---------- Data section ----------

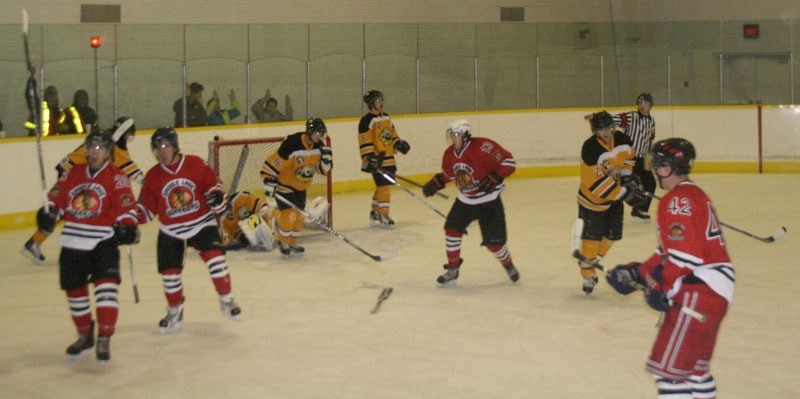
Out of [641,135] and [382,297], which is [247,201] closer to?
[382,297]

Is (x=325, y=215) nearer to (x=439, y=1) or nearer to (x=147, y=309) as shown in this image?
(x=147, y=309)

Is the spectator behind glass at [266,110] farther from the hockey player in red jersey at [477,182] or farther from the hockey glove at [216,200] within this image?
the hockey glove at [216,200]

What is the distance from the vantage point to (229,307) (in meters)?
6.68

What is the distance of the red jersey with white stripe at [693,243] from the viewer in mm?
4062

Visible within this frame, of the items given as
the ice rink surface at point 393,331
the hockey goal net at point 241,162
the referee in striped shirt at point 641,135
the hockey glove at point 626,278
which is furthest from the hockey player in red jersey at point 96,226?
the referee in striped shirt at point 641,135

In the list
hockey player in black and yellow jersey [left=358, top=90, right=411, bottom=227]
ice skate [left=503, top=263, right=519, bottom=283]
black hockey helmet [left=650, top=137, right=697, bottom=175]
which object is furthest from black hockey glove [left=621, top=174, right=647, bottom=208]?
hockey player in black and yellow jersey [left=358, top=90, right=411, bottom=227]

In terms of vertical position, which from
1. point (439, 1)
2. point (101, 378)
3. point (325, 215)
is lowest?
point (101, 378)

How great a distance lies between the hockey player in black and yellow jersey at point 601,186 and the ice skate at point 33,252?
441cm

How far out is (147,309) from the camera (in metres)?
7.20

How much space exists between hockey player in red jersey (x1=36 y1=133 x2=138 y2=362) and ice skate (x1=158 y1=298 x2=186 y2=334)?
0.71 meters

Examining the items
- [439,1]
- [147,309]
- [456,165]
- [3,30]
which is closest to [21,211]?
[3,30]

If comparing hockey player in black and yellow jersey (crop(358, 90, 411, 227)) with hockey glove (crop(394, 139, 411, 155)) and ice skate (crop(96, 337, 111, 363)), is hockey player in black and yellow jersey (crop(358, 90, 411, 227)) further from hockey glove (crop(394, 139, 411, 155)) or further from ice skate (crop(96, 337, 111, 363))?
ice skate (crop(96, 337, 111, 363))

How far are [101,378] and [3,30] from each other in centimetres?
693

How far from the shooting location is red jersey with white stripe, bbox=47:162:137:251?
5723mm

----------

> _Stated exercise_: Repeat the preceding records precisely, and leave every picture out of the copy.

> _Exercise answer_:
Out of [641,135] and [382,297], which is [247,201] closer to?
[382,297]

Is (x=325, y=215) nearer to (x=439, y=1) or nearer to (x=147, y=309) as shown in this image?
(x=147, y=309)

Is the spectator behind glass at [266,110] farther from the hockey player in red jersey at [477,182] or farther from the hockey glove at [216,200] within this image?
the hockey glove at [216,200]

What is the distance from the vantage point to (229,307) (in meters)?
6.68

What is the distance of the red jersey with white stripe at [693,243] from the viewer in mm?
4062

Visible within this frame, of the items given as
the ice rink surface at point 393,331
the hockey goal net at point 241,162
the referee in striped shirt at point 641,135
the hockey glove at point 626,278
which is furthest from the hockey player in red jersey at point 96,226?
the referee in striped shirt at point 641,135

In the list
hockey player in black and yellow jersey [left=358, top=90, right=411, bottom=227]
ice skate [left=503, top=263, right=519, bottom=283]
black hockey helmet [left=650, top=137, right=697, bottom=175]
which object is furthest from black hockey glove [left=621, top=174, right=647, bottom=208]?
hockey player in black and yellow jersey [left=358, top=90, right=411, bottom=227]

In terms of vertical position, which from
1. point (439, 1)
2. point (101, 378)
3. point (325, 215)
is lowest?
point (101, 378)

How great a distance lies between the hockey player in black and yellow jersey at point 601,186 and the ice skate at point 33,252?
441cm

How far out is (147,309) from the camera (in metres)?
7.20

How much space exists between hockey player in red jersey (x1=36 y1=133 x2=138 y2=362) and ice skate (x1=158 y1=298 x2=186 y2=334)?
0.71 meters

Examining the items
- [439,1]
- [147,309]
- [456,165]
- [3,30]
which is closest to [21,211]?
[3,30]

If comparing hockey player in black and yellow jersey (crop(358, 90, 411, 227)) with hockey glove (crop(394, 139, 411, 155)) and ice skate (crop(96, 337, 111, 363)), is hockey player in black and yellow jersey (crop(358, 90, 411, 227)) further from hockey glove (crop(394, 139, 411, 155)) or further from ice skate (crop(96, 337, 111, 363))?
ice skate (crop(96, 337, 111, 363))

How far are [101,378] and [3,30] from each other in centimetres?
693

How far from the shooting location is red jersey with white stripe, bbox=47:162:137:251?
5723mm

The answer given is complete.